Themen... sind unterschiedlich. Wie auch beim namensgebenden Detektiv werden ganz einfach alle interessanten Fälle bearbeitet. Mal stirbt ein Geschäftsreisender auf einem Flug, mal wird auf einer Gartenparty eine unbekannte Leiche gefunden. Und selbst Zeitreisen sind möglich, da DER FLUCH DES QHAQYA in der Zeit der 1920er Jahre spielt.
Illustrationen… sind von Alba Aragón und sehr passend. Leider kommen sie aufgrund der kleinen Karten kaum zur Geltung. Das ist lediglich schade, aber für das Spielgefühl verkraftbar. Denn im Gegensatz zu manchem EXIT-Spiel muss man sich die Illustrationen nicht näher zu Gemüte führen, da hier keine versteckten Hinweise versteckt sind (behaupte ich mal – zumindest haben wir keine entdeckt).

### [EINGABEDATEN]
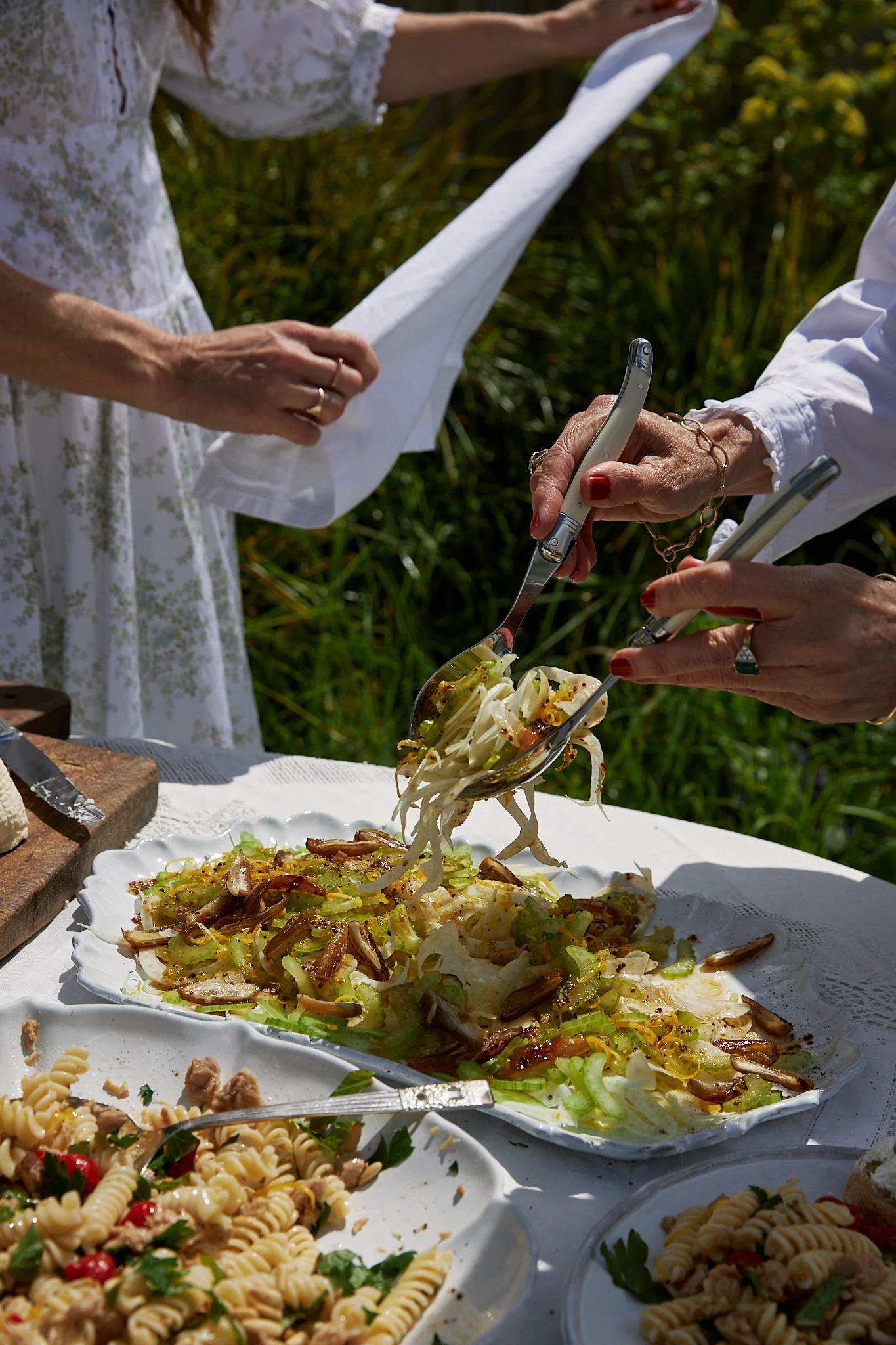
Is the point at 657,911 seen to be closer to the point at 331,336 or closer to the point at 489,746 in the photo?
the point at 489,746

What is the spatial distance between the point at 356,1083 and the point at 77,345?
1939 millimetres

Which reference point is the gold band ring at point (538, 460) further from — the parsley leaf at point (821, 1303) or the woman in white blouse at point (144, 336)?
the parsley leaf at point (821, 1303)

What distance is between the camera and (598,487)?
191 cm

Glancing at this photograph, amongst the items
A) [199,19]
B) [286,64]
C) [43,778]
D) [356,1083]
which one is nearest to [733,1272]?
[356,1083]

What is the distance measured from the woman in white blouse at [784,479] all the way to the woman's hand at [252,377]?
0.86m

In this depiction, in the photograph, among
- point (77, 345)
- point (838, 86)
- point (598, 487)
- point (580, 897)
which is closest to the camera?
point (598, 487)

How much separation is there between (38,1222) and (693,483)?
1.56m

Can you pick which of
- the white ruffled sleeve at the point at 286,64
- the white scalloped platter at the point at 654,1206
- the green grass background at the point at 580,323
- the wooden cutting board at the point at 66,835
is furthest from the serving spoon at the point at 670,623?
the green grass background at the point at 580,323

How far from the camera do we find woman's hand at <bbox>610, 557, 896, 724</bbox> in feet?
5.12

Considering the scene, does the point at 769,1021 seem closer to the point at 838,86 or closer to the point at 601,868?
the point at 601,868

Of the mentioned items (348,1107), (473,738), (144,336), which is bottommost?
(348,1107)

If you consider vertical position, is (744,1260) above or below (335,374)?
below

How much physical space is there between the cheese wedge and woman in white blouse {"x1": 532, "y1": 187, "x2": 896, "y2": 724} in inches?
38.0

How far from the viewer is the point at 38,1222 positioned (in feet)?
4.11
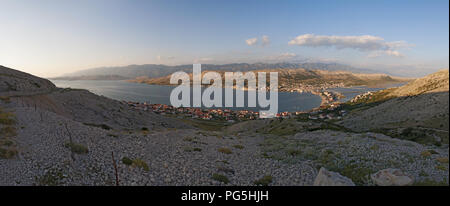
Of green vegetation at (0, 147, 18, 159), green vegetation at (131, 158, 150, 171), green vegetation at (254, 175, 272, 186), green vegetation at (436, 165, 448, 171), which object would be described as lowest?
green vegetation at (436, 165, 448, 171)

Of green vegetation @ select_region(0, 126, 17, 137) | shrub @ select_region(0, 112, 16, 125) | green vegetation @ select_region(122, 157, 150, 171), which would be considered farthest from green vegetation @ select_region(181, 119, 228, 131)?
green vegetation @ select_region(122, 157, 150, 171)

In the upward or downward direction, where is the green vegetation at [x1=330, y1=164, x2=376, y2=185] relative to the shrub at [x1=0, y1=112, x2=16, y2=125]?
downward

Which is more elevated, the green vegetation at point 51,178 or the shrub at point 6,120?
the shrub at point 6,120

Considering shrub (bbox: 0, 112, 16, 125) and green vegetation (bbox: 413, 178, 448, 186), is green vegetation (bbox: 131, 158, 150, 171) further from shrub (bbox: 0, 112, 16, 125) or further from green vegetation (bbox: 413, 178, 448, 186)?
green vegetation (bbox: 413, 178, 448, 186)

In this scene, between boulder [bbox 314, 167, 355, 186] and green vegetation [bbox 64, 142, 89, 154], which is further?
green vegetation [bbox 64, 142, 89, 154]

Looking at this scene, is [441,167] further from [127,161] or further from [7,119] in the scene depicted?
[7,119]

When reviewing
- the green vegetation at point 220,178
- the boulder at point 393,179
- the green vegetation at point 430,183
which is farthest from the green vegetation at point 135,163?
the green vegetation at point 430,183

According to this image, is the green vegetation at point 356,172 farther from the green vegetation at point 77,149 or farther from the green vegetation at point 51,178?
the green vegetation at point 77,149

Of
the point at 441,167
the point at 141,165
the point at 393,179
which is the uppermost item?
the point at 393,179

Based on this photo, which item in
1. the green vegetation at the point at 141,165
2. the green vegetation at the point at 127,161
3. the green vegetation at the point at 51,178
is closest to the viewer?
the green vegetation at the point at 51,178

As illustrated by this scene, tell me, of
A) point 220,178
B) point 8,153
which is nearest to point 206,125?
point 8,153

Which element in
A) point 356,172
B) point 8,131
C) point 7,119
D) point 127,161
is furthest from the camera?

--

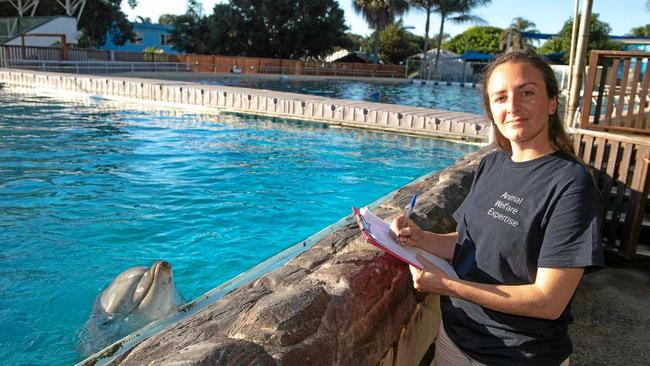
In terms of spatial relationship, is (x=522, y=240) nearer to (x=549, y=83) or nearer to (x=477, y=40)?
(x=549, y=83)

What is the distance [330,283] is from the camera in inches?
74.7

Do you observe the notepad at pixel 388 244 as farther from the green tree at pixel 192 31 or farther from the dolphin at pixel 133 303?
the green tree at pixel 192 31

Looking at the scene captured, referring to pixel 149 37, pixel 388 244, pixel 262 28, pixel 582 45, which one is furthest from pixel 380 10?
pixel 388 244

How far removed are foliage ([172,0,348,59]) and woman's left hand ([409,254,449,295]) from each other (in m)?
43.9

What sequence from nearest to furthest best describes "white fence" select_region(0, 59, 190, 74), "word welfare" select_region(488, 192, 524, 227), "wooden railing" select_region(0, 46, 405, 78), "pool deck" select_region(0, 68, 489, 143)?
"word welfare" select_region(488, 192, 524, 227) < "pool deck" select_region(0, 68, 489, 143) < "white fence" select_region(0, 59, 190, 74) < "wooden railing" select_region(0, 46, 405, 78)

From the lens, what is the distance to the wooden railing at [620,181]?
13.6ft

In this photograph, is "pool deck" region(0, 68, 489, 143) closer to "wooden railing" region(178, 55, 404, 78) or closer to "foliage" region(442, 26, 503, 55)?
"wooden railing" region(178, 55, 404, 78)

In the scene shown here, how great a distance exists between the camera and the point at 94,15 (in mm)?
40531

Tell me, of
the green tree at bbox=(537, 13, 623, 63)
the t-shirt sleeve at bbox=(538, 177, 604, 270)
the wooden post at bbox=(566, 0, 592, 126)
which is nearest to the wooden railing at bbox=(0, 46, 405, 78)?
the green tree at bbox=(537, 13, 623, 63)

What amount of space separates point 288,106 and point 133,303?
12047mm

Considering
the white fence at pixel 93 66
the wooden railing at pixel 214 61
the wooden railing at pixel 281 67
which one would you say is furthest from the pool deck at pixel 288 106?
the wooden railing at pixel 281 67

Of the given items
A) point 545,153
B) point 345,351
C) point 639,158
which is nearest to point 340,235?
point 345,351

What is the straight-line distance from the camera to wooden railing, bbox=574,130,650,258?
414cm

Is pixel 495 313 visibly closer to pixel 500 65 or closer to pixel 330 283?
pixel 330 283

--

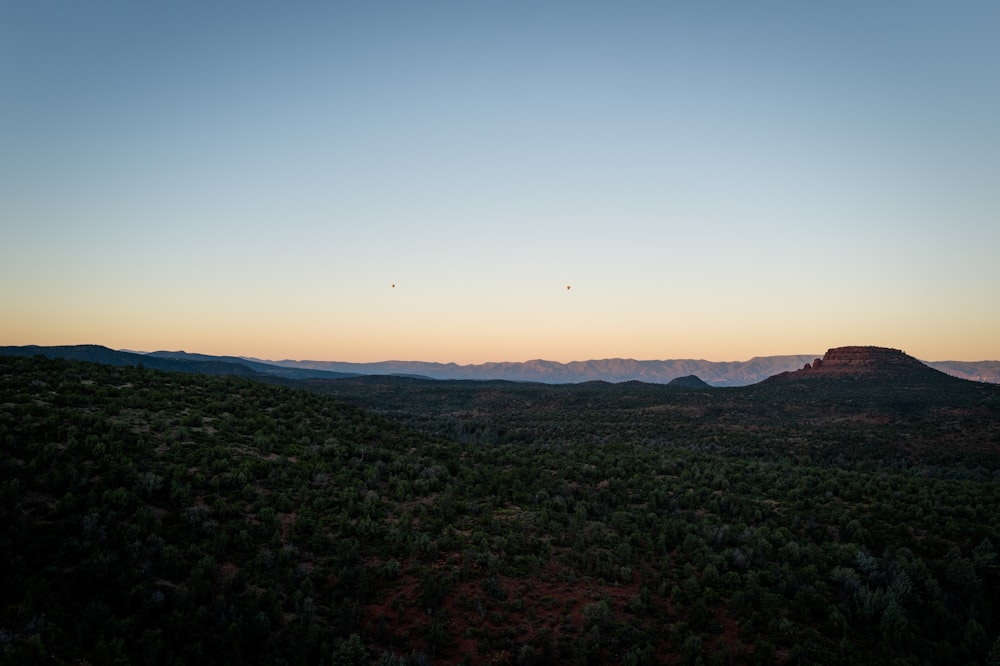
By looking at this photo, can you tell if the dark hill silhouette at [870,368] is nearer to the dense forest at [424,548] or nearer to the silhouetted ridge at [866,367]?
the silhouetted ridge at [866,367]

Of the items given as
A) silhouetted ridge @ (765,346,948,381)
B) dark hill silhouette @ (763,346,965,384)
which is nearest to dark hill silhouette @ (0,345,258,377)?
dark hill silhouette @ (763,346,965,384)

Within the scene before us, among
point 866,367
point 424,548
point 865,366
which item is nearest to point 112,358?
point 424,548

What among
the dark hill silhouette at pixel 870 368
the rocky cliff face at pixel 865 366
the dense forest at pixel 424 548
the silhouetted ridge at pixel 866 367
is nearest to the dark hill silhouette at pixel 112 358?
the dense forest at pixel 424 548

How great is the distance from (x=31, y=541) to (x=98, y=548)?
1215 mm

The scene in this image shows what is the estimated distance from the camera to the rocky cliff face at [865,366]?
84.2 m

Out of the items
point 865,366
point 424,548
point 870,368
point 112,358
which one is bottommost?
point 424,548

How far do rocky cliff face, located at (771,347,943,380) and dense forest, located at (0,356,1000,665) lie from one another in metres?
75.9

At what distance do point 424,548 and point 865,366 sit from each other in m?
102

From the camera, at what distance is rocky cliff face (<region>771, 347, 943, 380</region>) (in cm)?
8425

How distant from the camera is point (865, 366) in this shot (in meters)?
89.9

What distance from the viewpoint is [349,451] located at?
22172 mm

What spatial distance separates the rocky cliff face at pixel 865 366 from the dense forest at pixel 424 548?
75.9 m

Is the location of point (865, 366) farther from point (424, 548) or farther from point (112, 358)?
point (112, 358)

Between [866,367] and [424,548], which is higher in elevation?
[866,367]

### [KURZE AUFGABE 1]
Gib den Abschnitt der Spielbesprechung beginnend bei "Themen... sind unterschiedlich." und endend bei "1920er Jahre spielt." noch einmal wieder und setze dabei "Hochzeitsfeier" an die Stelle von "Gartenparty".
### [KURZE AUFGABE 2]
Gib aus den Einträgen unverändert die Zeilen wieder, beginnend bei der Zeile mit "What is the spatial" und endend bei der Zeile mit "1939 millimetres".

### [LÖSUNG 1]
Themen... sind unterschiedlich. Wie auch beim namensgebenden Detektiv werden ganz einfach alle interessanten Fälle bearbeitet. Mal stirbt ein Geschäftsreisender auf einem Flug, mal wird auf einer Hochzeitsfeier eine unbekannte Leiche gefunden. Und selbst Zeitreisen sind möglich, da DER FLUCH DES QHAQYA in der Zeit der 1920er Jahre spielt.

### [LÖSUNG 2]
What is the spatial distance between the point at 356,1083 and the point at 77,345?
1939 millimetres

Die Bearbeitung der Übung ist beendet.